Fue en aquel momento, cuando los jadeos de mamá se hicieron más intensos, cuando alcé un momento la mirada y lo vi allí en el pasillo, escondido en la oscuridad. Debió darse cuenta de que lo había visto, porque al instante, se ocultó en las sombras. El pobre cabrón debía haber contemplado todo el espectáculo. Me resultaba muy difícil entender ese tipo de comportamiento. ¿Qué morboso afán podía llevarle a querer contemplar cómo su mujer le ponía los cuernos? ¿Qué quería experimentar? Quizá era masoquista y disfrutaba con la humillación o, tal vez, tal y como pensaba su mujer no era más que un gilipollas pusilánime que había tirado su vida por el retrete sin darse ni cuenta. Daba un poco lo mismo, lo único es que, mi sensación era de completa indiferencia. No me regodeaba en su derrota, ni nada parecido.

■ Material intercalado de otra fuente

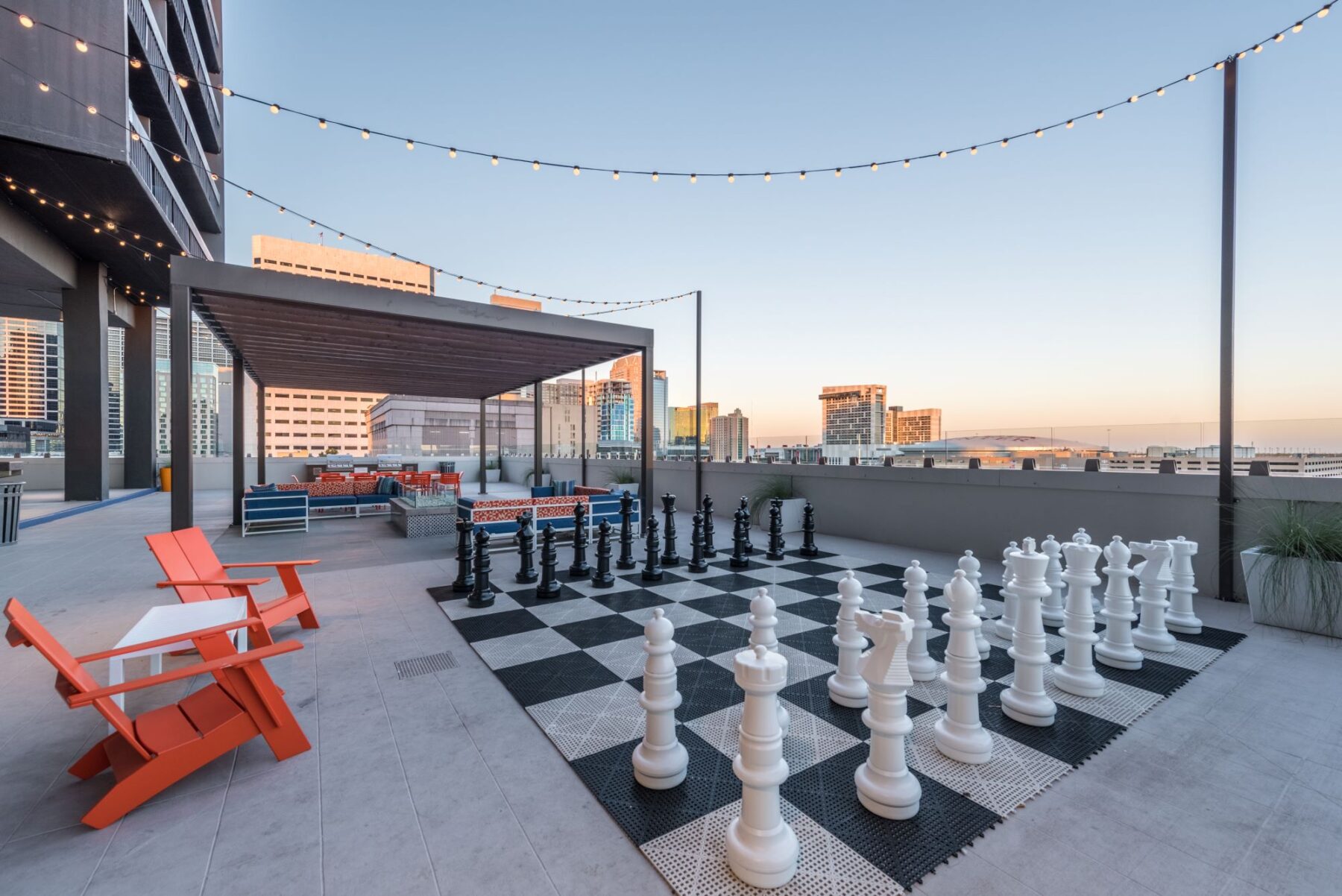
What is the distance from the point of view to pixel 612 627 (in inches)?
148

No representaba para mí más que parte del paisaje. No tenía una animadversión hacia él, más de lo que pudiera representar para dificultarme el que me follase a su mujer. Y me parece que eso no iba a pasar. No iba a tener huevos a interferir en nuestra relación después de haber visto la entrega y el entusiasmo de la guarra.

Después del polvo estuvimos hablando y echamos a suertes quién de los dos le daba la noticia. Ganó ella. No me quedé a dormir, de modo que me lo perdí. Aunque tengo la versión de mi madre.

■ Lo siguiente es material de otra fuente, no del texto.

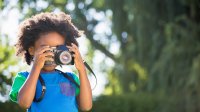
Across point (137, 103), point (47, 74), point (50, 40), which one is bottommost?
point (47, 74)

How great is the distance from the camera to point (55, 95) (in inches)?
106

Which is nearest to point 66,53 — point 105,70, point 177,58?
point 177,58

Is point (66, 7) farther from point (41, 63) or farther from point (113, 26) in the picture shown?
point (41, 63)

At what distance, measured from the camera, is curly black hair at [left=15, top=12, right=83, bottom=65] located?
9.10ft

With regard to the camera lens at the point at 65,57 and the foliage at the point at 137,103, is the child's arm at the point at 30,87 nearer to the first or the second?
the camera lens at the point at 65,57

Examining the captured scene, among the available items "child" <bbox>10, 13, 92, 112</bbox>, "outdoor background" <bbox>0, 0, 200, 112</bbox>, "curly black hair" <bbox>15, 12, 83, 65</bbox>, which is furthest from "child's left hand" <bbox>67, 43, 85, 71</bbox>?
"outdoor background" <bbox>0, 0, 200, 112</bbox>

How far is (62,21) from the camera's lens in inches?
112

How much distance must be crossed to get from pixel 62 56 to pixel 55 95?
0.18 meters

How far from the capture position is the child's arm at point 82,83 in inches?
106

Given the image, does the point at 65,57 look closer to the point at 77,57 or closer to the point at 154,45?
the point at 77,57

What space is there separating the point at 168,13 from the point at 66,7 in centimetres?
169

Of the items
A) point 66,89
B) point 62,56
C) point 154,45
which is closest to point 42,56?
point 62,56

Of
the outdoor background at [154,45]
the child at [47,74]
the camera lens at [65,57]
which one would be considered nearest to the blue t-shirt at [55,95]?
the child at [47,74]

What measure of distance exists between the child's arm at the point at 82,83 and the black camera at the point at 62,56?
0.02 metres
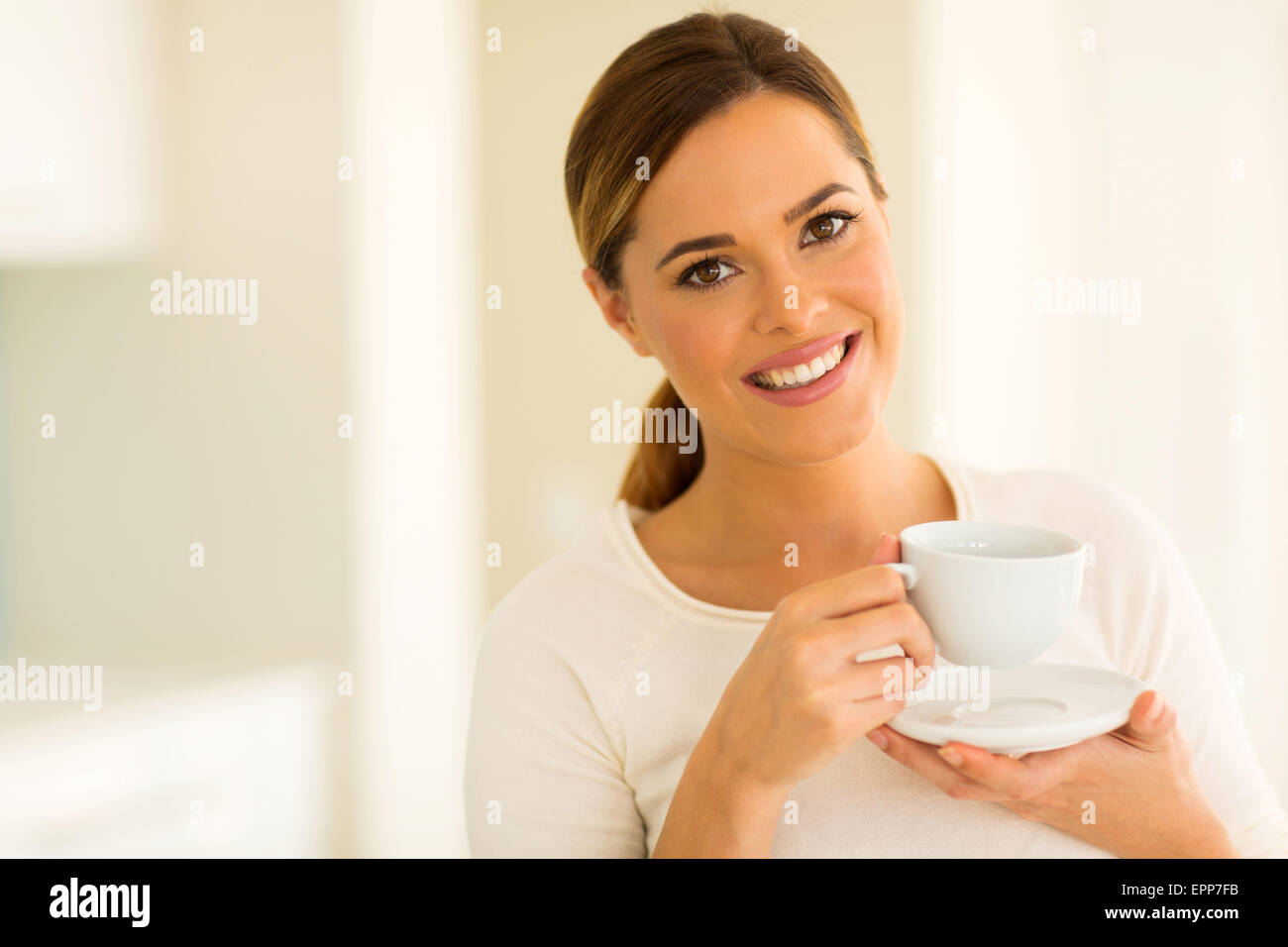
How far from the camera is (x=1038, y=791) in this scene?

A la mañana siguiente, a la hora del desayuno, sin hacer ni caso de la cara larga y tristona del viejo, la jamona, vestida con una bata ligera, casi transparente al trasluz, que dejaba ver su chocho depilado y sus tetas colgonas, le sirvió el café al pobre cornudo y, con una sonrisa de oreja a oreja, le dijo:

—Mira, Severo, tengo una buena noticia. A partir de mañana, Ramón va a volver a instalarse en casa —mi pobre padre se atragantó con el café y tras toser repetidamente, con algunos golpecitos de mi madre para aliviarle el trance, no pudo evitar como se le empañaban los ojos mientras Merche (o Luci, como era su nombre de guerra), continuaba con su discurso —. A ver, te explico. Resulta que ayer, cuando me lo encontré, me contó que con lo de la pensión a su ex y la manutención de los críos, anda bastante tieso de pasta y a veces no tiene ni para el alquiler —mentira inmensa, con el club me iba la mar de bien, pero mi pobre padre se la tragó sin rechistar, tratando de asimilar lo que estaba escuchando —. Así que le he ofrecido que se venga aquí con nosotros. Nos podrá hacer compañía y, para ti genial, así tienes alguien para ver el fútbol. Verás que bien.

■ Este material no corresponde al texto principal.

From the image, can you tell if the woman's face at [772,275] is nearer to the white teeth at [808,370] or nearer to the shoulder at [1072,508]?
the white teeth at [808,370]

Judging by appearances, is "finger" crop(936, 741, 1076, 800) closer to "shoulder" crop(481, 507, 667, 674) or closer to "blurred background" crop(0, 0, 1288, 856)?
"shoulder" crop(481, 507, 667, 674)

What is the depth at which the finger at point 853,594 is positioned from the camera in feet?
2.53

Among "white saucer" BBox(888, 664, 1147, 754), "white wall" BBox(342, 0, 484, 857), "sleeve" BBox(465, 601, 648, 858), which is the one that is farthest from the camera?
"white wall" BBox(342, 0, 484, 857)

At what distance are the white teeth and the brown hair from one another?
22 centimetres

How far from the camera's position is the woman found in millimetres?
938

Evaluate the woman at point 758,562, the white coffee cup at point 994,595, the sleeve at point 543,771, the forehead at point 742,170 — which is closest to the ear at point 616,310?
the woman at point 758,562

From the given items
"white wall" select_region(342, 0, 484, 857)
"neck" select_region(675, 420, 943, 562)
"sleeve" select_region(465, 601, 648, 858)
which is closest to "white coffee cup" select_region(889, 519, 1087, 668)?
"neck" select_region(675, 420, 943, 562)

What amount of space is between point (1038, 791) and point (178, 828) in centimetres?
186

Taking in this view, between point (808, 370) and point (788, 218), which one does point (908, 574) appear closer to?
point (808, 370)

Severo, incapaz de articular palabra, sabía que su mujer era consciente de que él había observado el espectáculo de la noche anterior. Y ella sabía que él lo sabía. Pero ambos, por una cuestión de vergüenza (más por parte de Severo que de Merche) y de cortesía mal entendida, callaron al respecto. Como si la noche anterior nada hubiera sucedido.

—Ah, y no te preocupes con lo de la habitación —continuó Merche —. Puedes seguir usando la de Ramón, ya que estás instalado allí con tus cosas, es un trastorno mover tu ropa y demás de un sitio a otro — ¡menuda gilipollez de argumento!, pero el viejo tragó, ¿qué iba a hacer el pobre, a dónde iba a ir sino? —. Y Ramón se puede instalar conmigo en el dormitorio, la cama es grande y cabemos los dos. Total, somos familia y hay confianza, ¿no?

El pobre Severo se limitó a asentir. No pudo ni articular palabra. Tan solo pensó que luego le pediría algo de suelto a su mujer para comprar tapones para los oídos.